— begin —
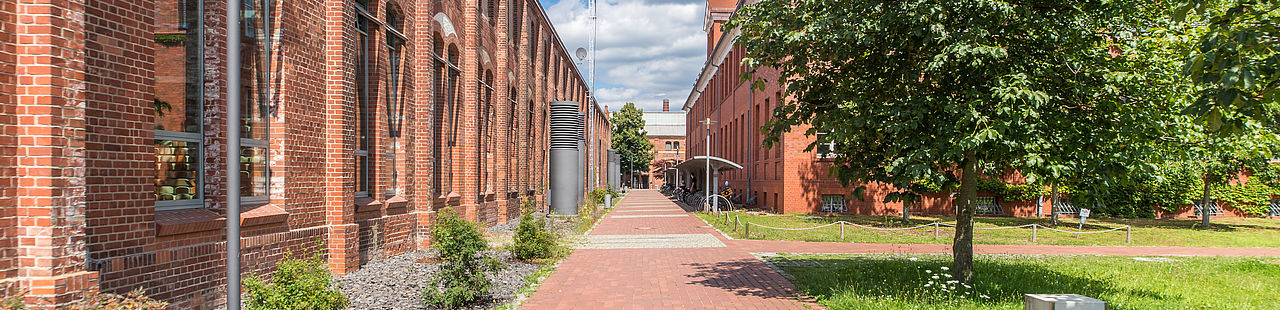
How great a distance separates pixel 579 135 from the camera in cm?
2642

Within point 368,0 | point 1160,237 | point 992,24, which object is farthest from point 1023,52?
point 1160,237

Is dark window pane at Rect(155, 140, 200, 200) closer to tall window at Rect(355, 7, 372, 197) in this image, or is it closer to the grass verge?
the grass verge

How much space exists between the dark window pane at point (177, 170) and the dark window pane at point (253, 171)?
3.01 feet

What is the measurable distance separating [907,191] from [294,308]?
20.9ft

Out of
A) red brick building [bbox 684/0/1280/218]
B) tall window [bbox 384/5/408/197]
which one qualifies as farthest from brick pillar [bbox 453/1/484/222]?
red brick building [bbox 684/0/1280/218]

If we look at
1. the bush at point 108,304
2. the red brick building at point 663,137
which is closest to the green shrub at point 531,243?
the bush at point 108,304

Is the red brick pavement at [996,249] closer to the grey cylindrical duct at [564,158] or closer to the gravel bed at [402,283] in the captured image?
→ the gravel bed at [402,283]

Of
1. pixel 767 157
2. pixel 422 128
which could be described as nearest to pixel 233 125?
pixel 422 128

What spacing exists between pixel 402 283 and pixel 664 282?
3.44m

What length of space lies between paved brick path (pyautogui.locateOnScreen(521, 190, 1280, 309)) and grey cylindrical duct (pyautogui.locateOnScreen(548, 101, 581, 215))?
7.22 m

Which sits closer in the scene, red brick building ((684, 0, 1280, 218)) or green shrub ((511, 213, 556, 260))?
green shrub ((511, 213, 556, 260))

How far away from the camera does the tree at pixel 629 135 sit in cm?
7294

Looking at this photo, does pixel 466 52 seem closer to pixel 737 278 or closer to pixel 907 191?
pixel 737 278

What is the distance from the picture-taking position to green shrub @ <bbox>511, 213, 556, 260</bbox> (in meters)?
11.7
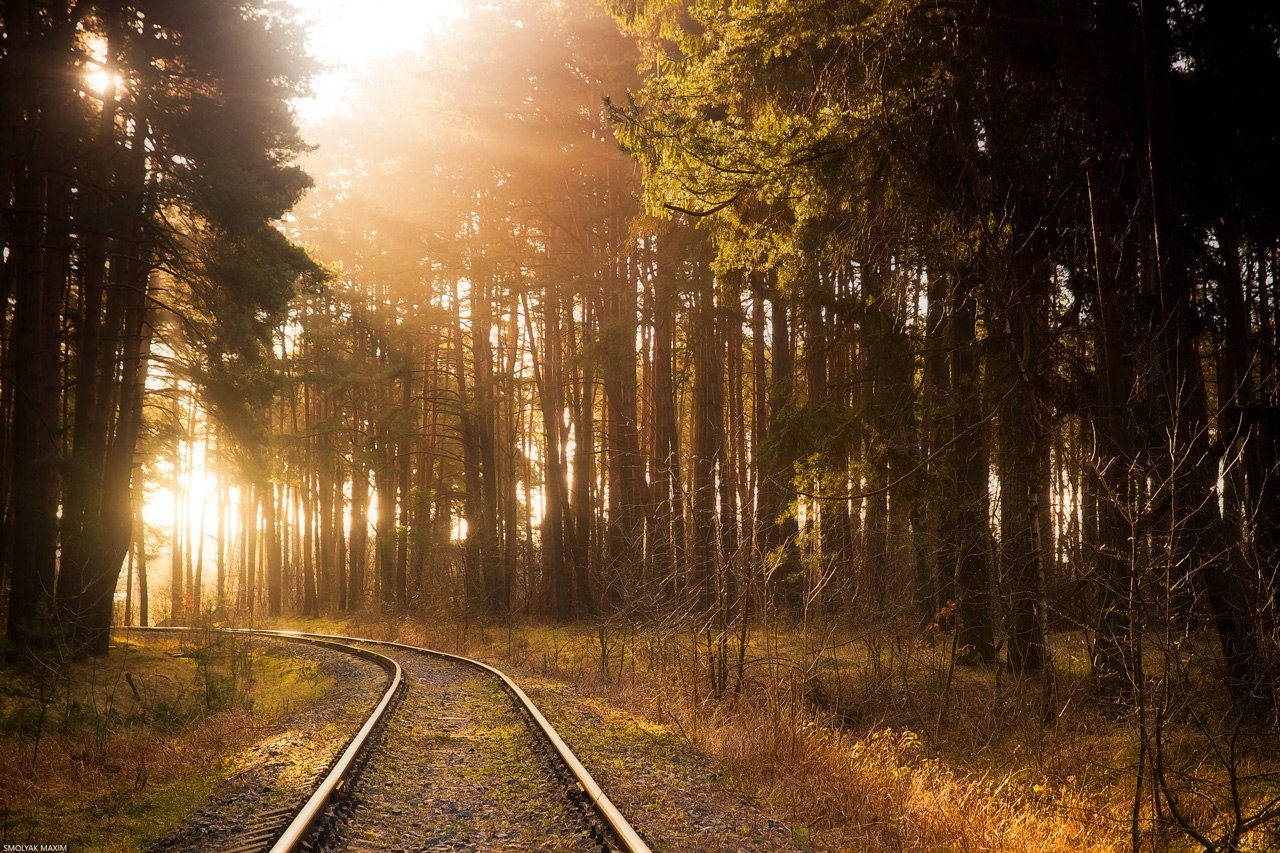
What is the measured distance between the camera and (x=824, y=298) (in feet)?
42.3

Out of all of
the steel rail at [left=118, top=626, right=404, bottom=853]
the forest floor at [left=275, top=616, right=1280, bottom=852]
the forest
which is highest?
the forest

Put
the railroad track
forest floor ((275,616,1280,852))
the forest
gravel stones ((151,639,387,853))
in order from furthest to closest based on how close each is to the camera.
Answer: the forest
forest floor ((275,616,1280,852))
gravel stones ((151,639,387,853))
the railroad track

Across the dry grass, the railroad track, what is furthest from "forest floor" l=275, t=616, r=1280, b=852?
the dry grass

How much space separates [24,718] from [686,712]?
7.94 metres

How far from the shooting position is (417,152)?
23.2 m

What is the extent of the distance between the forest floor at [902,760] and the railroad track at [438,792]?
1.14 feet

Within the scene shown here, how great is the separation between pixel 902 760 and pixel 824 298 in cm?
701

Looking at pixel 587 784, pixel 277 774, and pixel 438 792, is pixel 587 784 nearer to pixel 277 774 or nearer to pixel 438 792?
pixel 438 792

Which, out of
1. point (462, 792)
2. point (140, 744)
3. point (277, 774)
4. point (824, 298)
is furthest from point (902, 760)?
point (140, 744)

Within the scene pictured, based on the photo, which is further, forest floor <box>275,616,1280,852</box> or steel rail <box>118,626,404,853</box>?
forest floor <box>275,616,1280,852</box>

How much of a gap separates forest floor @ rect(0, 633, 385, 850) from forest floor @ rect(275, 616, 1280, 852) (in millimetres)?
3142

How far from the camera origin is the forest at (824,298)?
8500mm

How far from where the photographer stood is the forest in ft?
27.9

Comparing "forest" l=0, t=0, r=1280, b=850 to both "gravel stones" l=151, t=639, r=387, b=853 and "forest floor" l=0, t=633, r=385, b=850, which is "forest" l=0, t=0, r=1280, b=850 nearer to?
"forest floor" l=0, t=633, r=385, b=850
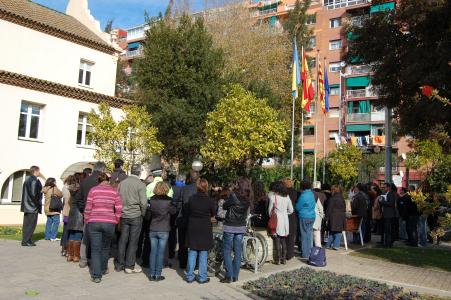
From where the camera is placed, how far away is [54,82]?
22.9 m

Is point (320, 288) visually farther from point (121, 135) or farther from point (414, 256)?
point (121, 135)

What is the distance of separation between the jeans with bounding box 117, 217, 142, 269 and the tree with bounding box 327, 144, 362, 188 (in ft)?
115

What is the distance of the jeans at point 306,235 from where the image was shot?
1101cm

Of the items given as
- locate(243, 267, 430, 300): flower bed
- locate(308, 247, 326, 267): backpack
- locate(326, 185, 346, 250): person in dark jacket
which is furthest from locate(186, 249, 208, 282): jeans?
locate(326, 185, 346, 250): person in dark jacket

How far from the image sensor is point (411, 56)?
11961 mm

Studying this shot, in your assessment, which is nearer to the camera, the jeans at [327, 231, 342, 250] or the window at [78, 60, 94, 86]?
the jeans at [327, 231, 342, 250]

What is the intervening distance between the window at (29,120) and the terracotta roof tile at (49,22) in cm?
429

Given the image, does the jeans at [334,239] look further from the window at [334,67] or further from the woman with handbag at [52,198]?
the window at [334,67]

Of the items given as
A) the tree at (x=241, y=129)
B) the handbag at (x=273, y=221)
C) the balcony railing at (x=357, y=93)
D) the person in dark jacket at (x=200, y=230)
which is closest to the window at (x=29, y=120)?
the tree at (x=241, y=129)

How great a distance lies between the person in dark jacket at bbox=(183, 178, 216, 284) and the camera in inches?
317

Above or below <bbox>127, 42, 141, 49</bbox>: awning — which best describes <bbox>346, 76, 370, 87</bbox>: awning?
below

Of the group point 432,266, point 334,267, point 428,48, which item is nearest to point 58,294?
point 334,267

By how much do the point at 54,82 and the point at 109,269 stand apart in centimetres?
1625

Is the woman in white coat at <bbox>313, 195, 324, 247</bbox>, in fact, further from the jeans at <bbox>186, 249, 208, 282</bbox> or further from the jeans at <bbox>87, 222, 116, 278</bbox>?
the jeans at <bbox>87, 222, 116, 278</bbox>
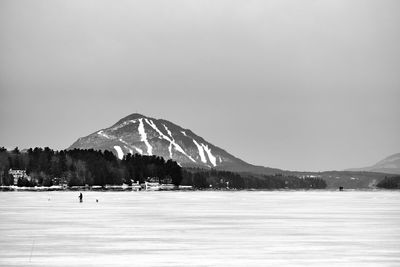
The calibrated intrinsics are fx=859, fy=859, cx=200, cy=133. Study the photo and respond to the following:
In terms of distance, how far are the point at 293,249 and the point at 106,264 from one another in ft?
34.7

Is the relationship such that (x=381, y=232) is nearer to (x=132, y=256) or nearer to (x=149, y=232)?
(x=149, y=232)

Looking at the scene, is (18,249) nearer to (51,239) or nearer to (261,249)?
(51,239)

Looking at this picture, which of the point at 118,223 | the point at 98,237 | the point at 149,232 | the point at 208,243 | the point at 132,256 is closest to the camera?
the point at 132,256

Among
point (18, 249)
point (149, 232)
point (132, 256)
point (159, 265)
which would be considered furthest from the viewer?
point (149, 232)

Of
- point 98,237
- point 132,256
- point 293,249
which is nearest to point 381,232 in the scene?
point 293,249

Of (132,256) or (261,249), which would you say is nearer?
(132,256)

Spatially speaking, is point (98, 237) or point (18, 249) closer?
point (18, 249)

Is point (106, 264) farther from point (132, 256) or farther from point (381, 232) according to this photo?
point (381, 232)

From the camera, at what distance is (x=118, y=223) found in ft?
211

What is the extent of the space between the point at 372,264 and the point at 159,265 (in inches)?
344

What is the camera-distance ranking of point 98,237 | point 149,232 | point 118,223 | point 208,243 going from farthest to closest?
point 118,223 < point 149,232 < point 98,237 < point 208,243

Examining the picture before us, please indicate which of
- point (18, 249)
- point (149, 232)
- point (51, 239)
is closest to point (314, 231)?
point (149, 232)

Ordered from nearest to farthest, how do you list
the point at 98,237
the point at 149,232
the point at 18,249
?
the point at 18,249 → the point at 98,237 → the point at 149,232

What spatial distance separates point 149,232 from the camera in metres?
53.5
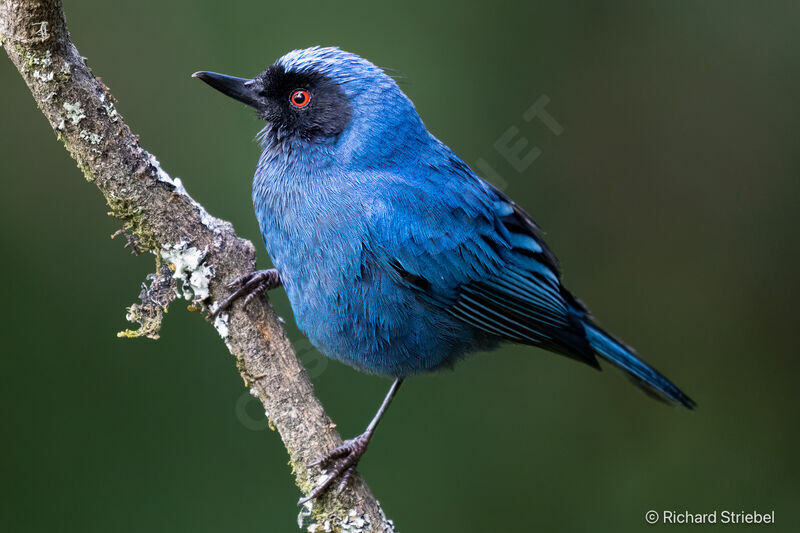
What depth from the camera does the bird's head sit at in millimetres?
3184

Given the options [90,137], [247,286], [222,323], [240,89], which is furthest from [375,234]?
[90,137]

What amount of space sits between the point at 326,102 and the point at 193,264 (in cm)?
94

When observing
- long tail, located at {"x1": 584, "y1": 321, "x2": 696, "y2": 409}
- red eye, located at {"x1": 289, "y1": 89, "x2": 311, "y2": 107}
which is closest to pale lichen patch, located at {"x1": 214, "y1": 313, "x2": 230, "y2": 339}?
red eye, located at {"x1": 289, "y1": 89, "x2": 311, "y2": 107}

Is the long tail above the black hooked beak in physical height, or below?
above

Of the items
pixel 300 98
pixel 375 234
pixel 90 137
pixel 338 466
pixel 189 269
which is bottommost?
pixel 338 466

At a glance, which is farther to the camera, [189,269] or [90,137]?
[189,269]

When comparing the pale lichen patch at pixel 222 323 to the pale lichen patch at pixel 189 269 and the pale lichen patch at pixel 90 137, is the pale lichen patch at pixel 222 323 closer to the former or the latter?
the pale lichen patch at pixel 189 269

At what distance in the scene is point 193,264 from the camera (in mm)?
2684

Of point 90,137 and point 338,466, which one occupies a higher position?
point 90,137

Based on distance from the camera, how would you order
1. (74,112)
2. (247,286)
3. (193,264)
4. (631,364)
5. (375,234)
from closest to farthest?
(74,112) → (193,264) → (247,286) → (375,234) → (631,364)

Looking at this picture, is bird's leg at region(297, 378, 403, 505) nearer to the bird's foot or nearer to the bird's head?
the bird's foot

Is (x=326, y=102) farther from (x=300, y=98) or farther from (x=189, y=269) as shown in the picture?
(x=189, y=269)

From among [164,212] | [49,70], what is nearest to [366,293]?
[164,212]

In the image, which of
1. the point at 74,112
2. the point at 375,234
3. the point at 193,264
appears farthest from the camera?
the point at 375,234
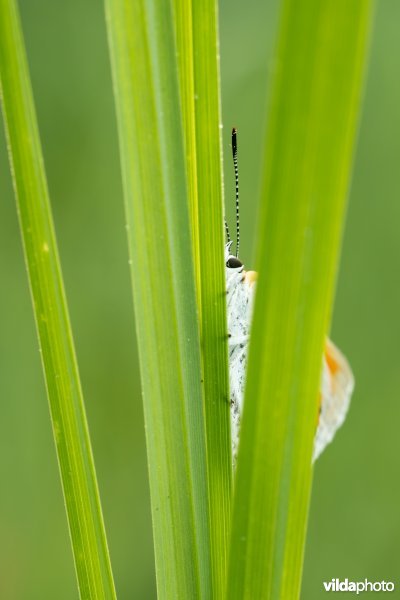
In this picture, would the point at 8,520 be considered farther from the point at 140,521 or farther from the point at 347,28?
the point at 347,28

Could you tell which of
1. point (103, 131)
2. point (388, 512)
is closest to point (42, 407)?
— end —
» **Exercise aim**
Reproduce verbatim the lines from the one holding "In this picture, would" through the end of the material, inclusive.

» **Solved exercise**
In this picture, would the point at 8,520 be considered farther from the point at 140,521 or farther from the point at 347,28?
the point at 347,28

Could you tell which of
1. point (103, 131)
2. point (388, 512)
is closest to point (42, 407)?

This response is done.